I'm not going to review or analyze David Roger Mitchell's innovative horror film It Follows. I thought it was very good. You keep thinking about it after the last frame. Even the flaws are interesting.
I do want to remark on the central motif. And to be clear, I'm not referring to the sexual contagion premise, which I take, for the most part, to be an intentionally distracting plot device that's economically drawn from genre vocabulary. No, I'm referring to the horrific motif where one is being stalked by a lumbering unseen malefic identity-shifting human-in-appearance entity. It sounds like something that's "been done" when I describe it that way, but no, it really hasn't. Not like this.
I found this to be authentically creepy specifically because it recalls with laser precision the content of a recurring nightmare that I have had since I was very young.

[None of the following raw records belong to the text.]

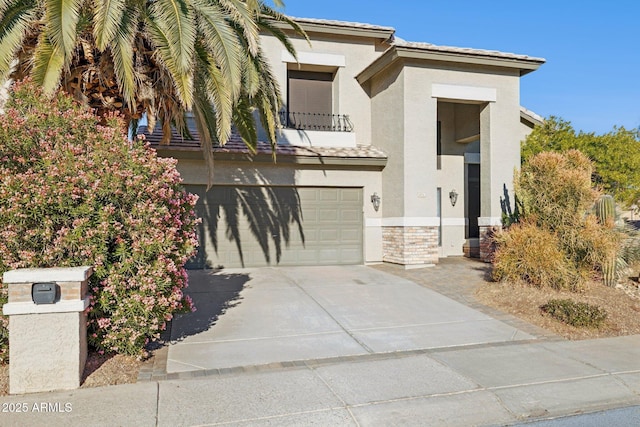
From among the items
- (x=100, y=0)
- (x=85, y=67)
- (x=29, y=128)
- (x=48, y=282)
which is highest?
(x=100, y=0)

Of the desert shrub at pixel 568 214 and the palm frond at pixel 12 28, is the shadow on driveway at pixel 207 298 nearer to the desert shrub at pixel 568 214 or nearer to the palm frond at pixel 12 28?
the palm frond at pixel 12 28

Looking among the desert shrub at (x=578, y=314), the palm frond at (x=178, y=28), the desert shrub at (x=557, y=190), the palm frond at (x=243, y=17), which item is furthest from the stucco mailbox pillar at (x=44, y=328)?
the desert shrub at (x=557, y=190)

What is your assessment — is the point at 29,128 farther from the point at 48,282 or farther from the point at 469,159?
the point at 469,159

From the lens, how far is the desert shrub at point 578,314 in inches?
306

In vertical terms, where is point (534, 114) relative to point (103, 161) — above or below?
above

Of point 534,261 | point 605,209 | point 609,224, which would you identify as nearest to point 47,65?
point 534,261

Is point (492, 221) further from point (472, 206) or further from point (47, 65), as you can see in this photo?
point (47, 65)

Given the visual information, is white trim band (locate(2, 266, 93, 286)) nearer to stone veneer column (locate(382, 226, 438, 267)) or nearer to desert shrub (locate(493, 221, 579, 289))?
desert shrub (locate(493, 221, 579, 289))

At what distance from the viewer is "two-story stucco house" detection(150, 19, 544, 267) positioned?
1359 centimetres

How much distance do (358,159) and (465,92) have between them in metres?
3.72

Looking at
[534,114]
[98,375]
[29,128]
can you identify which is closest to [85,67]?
[29,128]

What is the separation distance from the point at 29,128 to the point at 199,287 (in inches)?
217

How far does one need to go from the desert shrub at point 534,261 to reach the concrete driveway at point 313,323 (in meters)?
1.65

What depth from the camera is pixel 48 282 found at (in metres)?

I watch a lot of films (and I've seen tons of horror movies) but I have seldom seen something from my intimate dream life depicted with such weird tonal exactitude (an exception is the "Winky's Diner" sequence in David Lynch's Mulholland Drive, which I have elsewhere cited as an unexpected example of palpable Lovecraftian horror).
Being curious about some of the literary and cultural references in the film, I did some Googling and soon came upon an informative article that calls out a quote by David Roger Mitchell from a Newsweek interview. Here's an excerpt from the first article, where the quote is framed:
“The basic idea of being followed by something that is slow but never stops is from a nightmare I had when I was a kid,” writer-director David Robert Mitchell told Newsweek. “I would see someone in the distance, and they would just be walking very slowly towards me, and I would turn to the people around me and point them out, and they wouldn’t know what I was talking about. I immediately knew that this was a monster, something that was going to hurt me. And I would run away from it and wait, and then eventually it would come around the corner. I could always get away from it, but what was horrible about it was that it just never stopped. It was always coming for me.”

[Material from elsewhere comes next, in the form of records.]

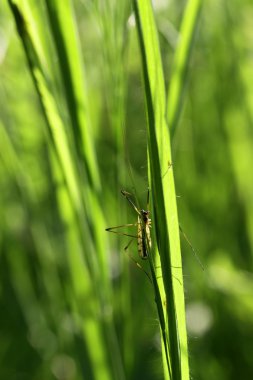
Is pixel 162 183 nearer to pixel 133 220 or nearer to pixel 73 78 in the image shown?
pixel 73 78

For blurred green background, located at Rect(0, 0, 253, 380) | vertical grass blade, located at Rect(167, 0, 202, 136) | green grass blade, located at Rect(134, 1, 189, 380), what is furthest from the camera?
blurred green background, located at Rect(0, 0, 253, 380)

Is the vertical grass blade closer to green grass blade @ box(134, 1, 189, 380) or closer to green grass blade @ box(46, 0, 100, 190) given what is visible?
green grass blade @ box(46, 0, 100, 190)

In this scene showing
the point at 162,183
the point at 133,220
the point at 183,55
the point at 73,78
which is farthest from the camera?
the point at 133,220

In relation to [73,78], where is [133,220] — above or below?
below

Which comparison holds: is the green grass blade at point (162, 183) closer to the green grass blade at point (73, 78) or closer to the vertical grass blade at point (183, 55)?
the green grass blade at point (73, 78)

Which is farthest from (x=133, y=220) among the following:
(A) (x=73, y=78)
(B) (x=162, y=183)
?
(B) (x=162, y=183)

So it's not just me then. Seriously, that's my recurring dream in its exact form. It still visits me now and then, and I still sometimes wake in a bolt of ridiculous terror. Is this more common than I imagined?
Like I said, no analysis. I know this one is going to be discussed to death. I'm sure there are haters, and I'm just as sure that favored interpretations are going to get predictably stuck on the wrong stuff. I have my own tunneled notion of what It Follows is "saying," but while others go on about it being a wink-wise genre throwback, I wanted to record my strong impression that the scary core of the film is as thrillingly original as it is eerily familiar. That's all.